### MATERIAL PROVIDED
Start of Block

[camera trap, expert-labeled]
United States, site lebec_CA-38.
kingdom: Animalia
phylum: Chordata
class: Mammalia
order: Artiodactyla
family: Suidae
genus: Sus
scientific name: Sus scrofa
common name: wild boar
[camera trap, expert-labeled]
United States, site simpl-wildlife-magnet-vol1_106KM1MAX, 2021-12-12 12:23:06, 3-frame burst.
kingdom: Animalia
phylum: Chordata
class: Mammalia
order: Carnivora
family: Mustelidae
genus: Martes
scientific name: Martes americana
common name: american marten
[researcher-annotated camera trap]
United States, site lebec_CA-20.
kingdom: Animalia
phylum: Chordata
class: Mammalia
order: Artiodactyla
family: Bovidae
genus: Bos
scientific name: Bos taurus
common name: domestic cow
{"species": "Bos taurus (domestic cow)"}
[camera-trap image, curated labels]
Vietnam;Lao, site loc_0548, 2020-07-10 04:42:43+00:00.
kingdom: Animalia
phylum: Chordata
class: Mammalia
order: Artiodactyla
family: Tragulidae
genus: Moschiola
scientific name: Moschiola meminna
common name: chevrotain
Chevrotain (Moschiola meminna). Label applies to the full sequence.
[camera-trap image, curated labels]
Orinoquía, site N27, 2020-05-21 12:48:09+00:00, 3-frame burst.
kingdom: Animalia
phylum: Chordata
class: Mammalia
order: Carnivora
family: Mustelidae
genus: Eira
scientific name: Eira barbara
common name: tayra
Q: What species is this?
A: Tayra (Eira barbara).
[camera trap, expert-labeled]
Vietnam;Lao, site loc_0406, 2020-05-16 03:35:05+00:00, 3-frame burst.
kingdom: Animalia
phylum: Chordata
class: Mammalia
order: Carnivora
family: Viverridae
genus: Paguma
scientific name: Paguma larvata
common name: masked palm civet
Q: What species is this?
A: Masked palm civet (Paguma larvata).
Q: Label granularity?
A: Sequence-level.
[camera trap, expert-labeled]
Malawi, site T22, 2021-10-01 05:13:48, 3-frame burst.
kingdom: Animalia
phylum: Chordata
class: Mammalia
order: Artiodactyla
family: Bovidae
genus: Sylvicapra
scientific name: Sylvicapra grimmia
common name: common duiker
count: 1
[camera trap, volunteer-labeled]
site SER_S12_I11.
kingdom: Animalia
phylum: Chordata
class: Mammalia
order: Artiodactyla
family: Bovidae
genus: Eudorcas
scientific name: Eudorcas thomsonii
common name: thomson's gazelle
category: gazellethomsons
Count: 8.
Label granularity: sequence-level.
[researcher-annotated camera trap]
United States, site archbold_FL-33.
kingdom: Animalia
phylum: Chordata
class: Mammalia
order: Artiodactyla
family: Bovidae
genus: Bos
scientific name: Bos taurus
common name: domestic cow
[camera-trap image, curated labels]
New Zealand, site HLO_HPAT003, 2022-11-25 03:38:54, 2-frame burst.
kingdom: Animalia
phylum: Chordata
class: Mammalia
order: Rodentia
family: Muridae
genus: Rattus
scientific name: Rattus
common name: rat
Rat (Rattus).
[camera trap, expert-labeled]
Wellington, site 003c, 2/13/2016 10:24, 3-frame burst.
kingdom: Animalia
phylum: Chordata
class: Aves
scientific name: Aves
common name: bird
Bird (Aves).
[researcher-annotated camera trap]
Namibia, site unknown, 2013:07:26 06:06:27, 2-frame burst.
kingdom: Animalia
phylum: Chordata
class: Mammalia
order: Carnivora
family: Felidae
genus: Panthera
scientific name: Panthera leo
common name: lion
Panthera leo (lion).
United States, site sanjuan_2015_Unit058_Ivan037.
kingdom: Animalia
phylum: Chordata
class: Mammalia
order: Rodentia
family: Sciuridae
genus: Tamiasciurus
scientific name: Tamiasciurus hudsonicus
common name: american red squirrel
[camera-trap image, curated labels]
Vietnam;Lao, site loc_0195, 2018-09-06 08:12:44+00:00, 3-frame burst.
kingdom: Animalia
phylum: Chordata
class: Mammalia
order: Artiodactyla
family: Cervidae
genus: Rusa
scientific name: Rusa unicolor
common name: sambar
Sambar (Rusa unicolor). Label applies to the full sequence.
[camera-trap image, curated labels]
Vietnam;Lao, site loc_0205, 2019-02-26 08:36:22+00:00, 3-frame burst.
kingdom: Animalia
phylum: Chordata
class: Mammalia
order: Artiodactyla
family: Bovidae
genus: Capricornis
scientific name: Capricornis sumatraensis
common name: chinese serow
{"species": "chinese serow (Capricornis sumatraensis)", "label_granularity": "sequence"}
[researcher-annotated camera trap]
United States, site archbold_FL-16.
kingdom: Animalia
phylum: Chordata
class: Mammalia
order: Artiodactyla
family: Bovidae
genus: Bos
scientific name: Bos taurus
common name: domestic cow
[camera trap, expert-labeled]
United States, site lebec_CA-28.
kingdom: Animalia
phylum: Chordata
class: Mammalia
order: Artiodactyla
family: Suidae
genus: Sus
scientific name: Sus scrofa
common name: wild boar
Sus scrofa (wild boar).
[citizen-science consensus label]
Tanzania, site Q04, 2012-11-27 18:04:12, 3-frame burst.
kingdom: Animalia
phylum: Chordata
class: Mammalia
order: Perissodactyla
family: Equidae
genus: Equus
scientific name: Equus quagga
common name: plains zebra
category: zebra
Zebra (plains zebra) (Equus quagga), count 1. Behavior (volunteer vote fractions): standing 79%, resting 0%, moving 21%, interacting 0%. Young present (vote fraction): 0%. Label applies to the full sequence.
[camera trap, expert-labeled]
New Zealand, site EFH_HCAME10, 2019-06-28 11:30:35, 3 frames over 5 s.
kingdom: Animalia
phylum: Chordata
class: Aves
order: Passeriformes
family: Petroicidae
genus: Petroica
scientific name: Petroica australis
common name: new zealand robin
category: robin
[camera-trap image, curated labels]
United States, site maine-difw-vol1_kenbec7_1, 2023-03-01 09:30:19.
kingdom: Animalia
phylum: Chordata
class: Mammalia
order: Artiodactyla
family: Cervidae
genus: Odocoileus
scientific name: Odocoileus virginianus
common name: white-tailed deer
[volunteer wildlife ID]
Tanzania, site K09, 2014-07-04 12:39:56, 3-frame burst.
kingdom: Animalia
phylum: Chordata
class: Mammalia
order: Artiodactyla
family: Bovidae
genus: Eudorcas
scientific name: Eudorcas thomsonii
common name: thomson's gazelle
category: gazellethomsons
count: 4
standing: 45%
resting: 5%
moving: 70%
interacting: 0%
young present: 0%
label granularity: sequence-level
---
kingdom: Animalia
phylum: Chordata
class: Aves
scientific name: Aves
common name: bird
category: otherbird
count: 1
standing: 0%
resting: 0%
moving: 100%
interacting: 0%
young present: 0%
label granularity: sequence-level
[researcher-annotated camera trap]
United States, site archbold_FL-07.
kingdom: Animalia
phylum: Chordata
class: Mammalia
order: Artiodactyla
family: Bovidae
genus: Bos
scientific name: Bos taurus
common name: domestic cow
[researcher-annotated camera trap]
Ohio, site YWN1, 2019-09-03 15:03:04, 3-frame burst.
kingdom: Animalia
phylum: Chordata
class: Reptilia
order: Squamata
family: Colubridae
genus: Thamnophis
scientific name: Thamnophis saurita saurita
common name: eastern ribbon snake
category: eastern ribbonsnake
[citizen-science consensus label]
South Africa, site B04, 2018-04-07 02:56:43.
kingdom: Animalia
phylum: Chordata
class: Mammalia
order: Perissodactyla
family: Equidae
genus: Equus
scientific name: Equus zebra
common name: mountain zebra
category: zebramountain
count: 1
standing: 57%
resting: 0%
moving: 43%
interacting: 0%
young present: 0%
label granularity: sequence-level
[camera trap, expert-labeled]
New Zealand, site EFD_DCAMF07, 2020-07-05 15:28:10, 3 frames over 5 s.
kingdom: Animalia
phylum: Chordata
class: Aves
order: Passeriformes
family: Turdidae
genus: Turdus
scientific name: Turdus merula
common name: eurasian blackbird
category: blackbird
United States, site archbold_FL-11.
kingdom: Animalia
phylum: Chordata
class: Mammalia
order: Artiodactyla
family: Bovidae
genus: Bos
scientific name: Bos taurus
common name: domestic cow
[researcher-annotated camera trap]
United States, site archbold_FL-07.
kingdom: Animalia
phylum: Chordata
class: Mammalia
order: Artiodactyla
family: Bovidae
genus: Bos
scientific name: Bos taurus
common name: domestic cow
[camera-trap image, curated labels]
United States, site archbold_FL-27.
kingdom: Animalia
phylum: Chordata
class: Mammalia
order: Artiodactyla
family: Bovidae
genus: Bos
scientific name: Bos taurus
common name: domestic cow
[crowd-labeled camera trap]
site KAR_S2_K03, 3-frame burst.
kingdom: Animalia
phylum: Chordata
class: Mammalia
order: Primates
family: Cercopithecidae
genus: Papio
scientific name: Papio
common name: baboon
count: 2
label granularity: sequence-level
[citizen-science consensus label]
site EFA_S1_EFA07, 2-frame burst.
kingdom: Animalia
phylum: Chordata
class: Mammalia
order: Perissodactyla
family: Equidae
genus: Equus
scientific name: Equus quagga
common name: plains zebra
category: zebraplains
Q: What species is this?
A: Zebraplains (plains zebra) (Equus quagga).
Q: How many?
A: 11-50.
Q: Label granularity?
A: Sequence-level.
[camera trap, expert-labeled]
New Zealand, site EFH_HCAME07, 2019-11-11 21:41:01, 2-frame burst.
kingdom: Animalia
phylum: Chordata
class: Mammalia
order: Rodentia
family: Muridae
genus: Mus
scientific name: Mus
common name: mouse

End of Block

### BRIEF
Return every line of the material in which the word "States" is found.

### SOLUTION TO THIS EXERCISE
United States, site lebec_CA-38.
United States, site simpl-wildlife-magnet-vol1_106KM1MAX, 2021-12-12 12:23:06, 3-frame burst.
United States, site lebec_CA-20.
United States, site archbold_FL-33.
United States, site sanjuan_2015_Unit058_Ivan037.
United States, site archbold_FL-16.
United States, site lebec_CA-28.
United States, site maine-difw-vol1_kenbec7_1, 2023-03-01 09:30:19.
United States, site archbold_FL-07.
United States, site archbold_FL-11.
United States, site archbold_FL-07.
United States, site archbold_FL-27.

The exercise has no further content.